# Pandas 数据清洗任务

基于AWS Glue脚本的本地Pandas实现

## 功能
- 清洗客户基本信息
- 清洗客户行为资产数据
- 生成数据质量报告

## 优点
- ✓ 无需Java依赖
- ✓ 速度快
- ✓ 完全兼容Windows

## 环境配置

In [None]:
import sys
from datetime import datetime
from pathlib import Path
import warnings
warnings.filterwarnings('ignore')

# 修复Windows编码问题
if sys.platform == 'win32':
    import io
    sys.stdout = io.TextIOWrapper(sys.stdout.buffer, encoding='utf-8')

print("✓ 环境配置完成")

## 1. 导入库

In [None]:
import pandas as pd
import numpy as np

# 设置Pandas显示选项
pd.set_option('display.max_columns', None)
pd.set_option('display.max_rows', 100)
pd.set_option('display.width', None)
pd.set_option('display.max_colwidth', None)

print(f"✓ 库导入完成")
print(f"  Pandas版本: {pd.__version__}")
print(f"  NumPy版本: {np.__version__}")

## 2. 加载数据

In [None]:
# 获取项目根目录
project_root = Path.cwd()
if project_root.name != "CASE-customer-group":
    project_root = project_root.parent

# 数据文件路径
customer_base_path = project_root / "customer_base.csv"
customer_behavior_path = project_root / "customer_behavior_assets.csv"

print(f"数据目录: {project_root}")
print(f"客户基本信息: {customer_base_path}")
print(f"客户行为资产: {customer_behavior_path}")
print()

# 加载数据
df_customer_base = pd.read_csv(customer_base_path)
df_customer_behavior = pd.read_csv(customer_behavior_path)

print(f"✓ 数据加载完成")
print(f"  客户基本信息: {df_customer_base.shape[0]} 行, {df_customer_base.shape[1]} 列")

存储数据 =
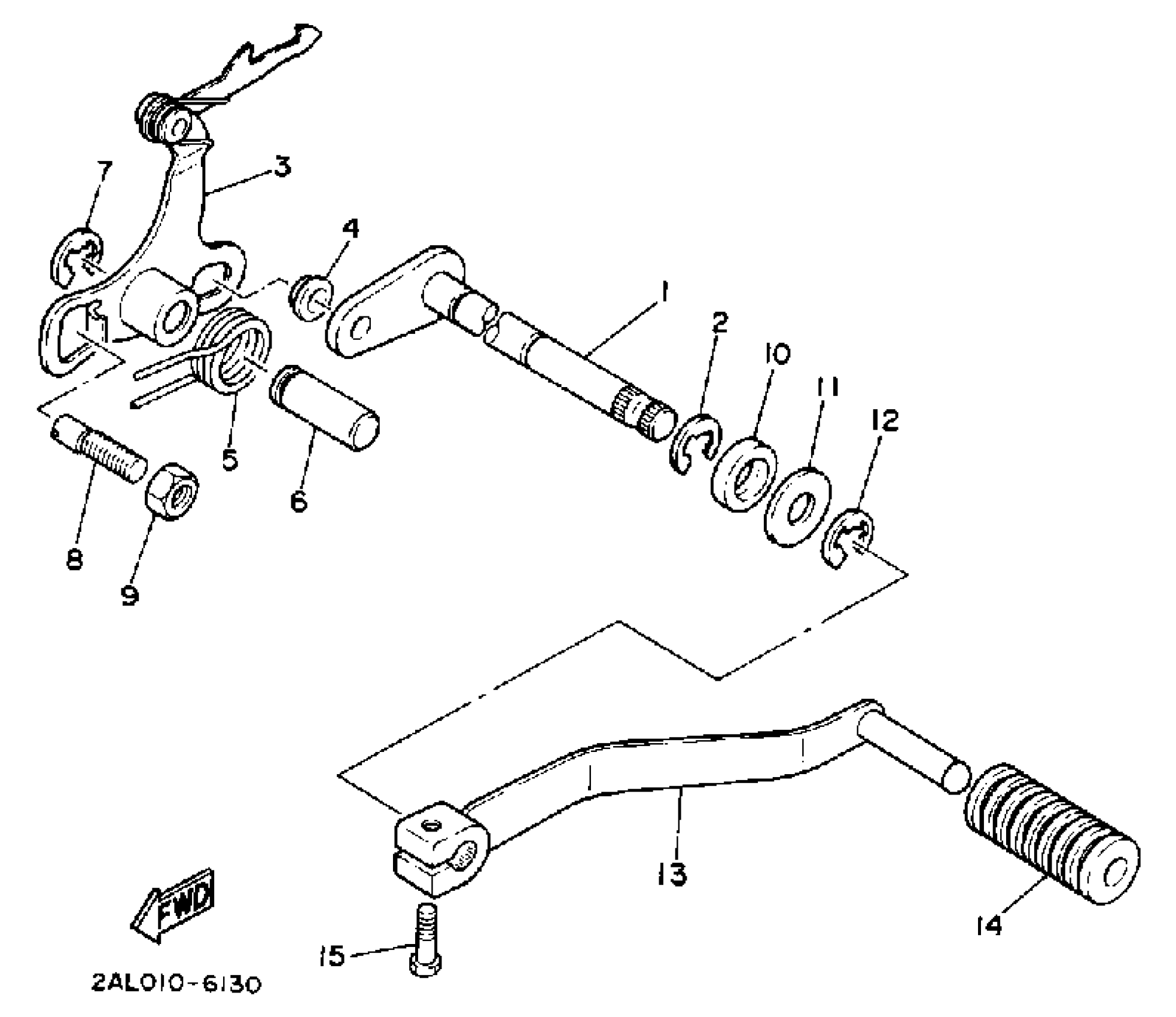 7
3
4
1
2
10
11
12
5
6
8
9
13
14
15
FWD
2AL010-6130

任务列表 =
- a) 在这份Pandas数据清洗文本里，“优点”一节列出了哪几项？
- b) 把Pandas数据清洗文本中的一段逐字重新输入：从“pd.set_option('display.max_colwidth', None)”开始，一直到“project_root = Path.cwd()”为止。

逐题答案 =
- a) 无需Java依赖、速度快、完全兼容Windows。

- b)
pd.set_option('display.max_colwidth', None)

print(f"✓ 库导入完成")
print(f"  Pandas版本: {pd.__version__}")
print(f"  NumPy版本: {np.__version__}")

## 2. 加载数据

In [None]:
# 获取项目根目录
project_root = Path.cwd()